══ Trecho do texto

Uma situação típica de desencontro entre uma mãe e seu bebê. Bater ou não bater? E um panorama do que achamos esquisito nos interesses e comportamentos infantis. Em que tipo de adulto, afinal, se transformarão essas crianças?
Sempre me surpreendo com a falta de compreensão sobre como funcionam seus filhos que os pais demonstram em público. Não os culpo, mas me sensibiliza o tamanho do desencontro.
A bebê de um ano de idade balbucia no colo da mãe, os olhos vivos e aquela bunda grande de quem está de fralda. Pega a chupeta e atira no chão.
Isso já aconteceu com você?
Eu estava na mesa ao lado. O que me chamou a atenção foi a reação da mãe, com a voz contida, mas em tom áspero:
“Pára com isso! Quer apanhar? Pára de jogar no chão!”.
Imagino que já tinha pegado aquela chupeta algumas vezes e estava de saco cheio.
Bebês que atiram objetos ao chão repetidas vezes, seguidos de ameaças e violência verbal da mãe (ou de cuidadores) são uma situação dolorosamente comum.
Quero comentar dois pontos.
Primeiro ponto
Bater ou ameaçar bater não são estratégias de educação. Não se engane.
São formas de violência. São sobretudo maneiras dos pais descarregarem a própria frustração sobre o filho/a.
Ou seja, a motivação do pai ou da mãe, ao bater, normalmente não é educar; a agressão é motivada pela falta de capacidade de lidar com os próprios sentimentos de raiva e de medo.
Apanhar pode tornar alguém obediente — seja um cavalo, um cachorro ou uma criança — não há dúvida. Mas criar um ser humano é algo mais do que conseguir obediência.
Ou não?
Quando você bate no seu filho/a, ele não está aprendendo o que você imagina estar ensinando (que não é legal jogar as coisas no chão, neste caso).
Como as crianças aprendem mais pelo exemplo que pelo conteúdo da fala, o ensinamento será de que a violência é uma boa forma de resolução de conflitos. Que o mais forte deve ameaçar ou mesmo agredir o outro para conseguir o que quer.
Não se espante quando for chamado à escola porque seu filho/a começou a bater nas outras crianças — ele/a estará apenas demonstrando que aprendeu com o seu exemplo.
A intimidação e a violência covarde sofridas em casa são, de fato, a base do Bullying. Em outro ambiente, dessa vez com pessoas mais frágeis que si própria, a vítima se torna algoz. A violência vivida em casa é reproduzida na escola ou na rua.
Segundo ponto
Com grande frequência, adultos esperam que crianças se comportem como crianças mais velhas, ou mesmo como adultos. Não admitem que bebês, por exemplo, se comportem como… bebês.
Trata-se de um trágico mal-entendido. Se esta mãe soubesse que o comportamento de sua filha, ao atirar objetos no chão e esperar que algum adulto os devolva, repetidas vezes, é não apenas típico, mas saudável, acredito que agiria de outra maneira.
É um jogo comovente, que Freud chamou de Fort-Da. Em português, seria algo como Vai-Volta.

════
══ Dados armazenados

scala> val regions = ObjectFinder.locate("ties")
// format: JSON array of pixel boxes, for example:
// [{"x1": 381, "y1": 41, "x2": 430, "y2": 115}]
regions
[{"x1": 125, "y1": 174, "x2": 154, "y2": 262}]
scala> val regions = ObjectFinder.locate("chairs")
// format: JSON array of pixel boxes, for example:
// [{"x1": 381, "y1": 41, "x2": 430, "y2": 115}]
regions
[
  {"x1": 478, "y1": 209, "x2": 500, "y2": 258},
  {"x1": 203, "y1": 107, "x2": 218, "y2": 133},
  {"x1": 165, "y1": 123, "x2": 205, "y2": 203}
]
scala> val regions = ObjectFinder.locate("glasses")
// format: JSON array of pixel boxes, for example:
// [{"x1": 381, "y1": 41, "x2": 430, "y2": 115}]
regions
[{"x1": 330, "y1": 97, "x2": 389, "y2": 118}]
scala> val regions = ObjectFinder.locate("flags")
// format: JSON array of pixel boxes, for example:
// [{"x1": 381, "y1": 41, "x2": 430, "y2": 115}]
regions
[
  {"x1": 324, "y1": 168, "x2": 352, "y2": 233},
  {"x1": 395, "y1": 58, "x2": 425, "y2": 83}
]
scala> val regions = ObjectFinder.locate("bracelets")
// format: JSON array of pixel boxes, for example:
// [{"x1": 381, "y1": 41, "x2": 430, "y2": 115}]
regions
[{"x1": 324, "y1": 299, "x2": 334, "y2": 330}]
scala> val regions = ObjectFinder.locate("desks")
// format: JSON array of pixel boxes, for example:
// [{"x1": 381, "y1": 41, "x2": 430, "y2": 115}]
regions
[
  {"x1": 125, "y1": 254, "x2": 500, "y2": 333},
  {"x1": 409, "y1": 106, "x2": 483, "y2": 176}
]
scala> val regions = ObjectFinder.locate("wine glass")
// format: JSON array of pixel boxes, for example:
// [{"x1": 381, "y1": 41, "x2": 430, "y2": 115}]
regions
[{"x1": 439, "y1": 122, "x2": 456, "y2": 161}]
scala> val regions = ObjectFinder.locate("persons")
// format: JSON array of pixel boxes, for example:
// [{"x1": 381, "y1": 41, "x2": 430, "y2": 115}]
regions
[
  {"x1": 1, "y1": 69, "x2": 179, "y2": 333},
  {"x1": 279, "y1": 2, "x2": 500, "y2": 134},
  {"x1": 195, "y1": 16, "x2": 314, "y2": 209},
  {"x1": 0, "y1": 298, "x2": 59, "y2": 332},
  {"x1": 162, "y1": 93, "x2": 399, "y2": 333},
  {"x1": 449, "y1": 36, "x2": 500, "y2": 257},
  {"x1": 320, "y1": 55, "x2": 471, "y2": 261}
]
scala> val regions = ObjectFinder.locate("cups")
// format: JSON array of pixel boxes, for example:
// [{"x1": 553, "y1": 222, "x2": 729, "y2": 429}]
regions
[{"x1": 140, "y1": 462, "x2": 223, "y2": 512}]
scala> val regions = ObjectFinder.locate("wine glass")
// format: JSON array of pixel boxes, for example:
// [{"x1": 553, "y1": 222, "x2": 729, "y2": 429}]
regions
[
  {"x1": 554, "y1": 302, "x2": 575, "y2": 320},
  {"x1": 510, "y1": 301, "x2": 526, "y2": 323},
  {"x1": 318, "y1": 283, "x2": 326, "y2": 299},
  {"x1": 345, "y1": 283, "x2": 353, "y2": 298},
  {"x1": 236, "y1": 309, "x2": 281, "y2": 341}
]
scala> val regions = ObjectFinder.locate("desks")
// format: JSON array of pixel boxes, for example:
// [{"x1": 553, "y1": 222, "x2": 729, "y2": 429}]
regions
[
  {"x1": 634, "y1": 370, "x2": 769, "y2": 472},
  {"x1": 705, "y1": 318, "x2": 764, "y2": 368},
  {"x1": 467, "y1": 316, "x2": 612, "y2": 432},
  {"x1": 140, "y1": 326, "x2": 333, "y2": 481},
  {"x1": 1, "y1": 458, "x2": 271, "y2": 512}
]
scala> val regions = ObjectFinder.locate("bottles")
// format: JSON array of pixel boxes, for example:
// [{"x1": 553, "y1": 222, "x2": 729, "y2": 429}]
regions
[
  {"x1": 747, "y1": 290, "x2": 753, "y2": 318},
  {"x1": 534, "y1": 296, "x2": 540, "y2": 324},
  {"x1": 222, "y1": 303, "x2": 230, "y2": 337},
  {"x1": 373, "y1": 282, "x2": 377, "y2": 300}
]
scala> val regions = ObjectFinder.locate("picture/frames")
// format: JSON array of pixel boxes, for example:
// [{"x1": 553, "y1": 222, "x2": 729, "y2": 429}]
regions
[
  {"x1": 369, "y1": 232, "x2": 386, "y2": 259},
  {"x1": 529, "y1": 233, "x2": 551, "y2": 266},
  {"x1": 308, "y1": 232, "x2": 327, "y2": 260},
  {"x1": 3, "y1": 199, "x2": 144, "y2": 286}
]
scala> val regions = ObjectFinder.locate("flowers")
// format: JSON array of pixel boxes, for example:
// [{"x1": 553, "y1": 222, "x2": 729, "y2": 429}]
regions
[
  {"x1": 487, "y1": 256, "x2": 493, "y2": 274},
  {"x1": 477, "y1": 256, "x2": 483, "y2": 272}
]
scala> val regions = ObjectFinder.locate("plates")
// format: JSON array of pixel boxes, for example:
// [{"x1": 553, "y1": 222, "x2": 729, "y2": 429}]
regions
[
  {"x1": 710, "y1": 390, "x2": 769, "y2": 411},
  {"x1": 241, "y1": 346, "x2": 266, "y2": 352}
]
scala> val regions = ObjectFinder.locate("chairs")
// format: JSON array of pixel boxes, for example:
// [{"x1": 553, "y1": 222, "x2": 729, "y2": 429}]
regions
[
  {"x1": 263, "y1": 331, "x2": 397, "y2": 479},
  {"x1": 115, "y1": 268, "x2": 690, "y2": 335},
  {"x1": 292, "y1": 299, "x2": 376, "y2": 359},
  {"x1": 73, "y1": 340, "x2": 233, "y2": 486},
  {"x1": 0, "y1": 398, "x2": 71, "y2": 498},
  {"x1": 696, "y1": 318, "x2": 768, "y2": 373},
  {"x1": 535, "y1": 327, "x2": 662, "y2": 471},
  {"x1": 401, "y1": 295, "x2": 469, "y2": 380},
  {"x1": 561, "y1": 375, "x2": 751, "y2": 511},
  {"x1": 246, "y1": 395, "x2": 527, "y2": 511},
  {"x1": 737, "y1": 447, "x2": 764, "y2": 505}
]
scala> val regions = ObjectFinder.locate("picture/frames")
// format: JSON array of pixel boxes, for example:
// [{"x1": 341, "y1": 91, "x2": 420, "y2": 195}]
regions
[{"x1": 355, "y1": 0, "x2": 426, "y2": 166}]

════

**Enunciado**
Por favor, responda com base no trecho do texto: que nome Freud deu ao jogo do bebê que atira objetos no chão e espera que um adulto os devolva?

**Resultado do exercício**
Fort-Da, que em português seria algo como Vai-Volta.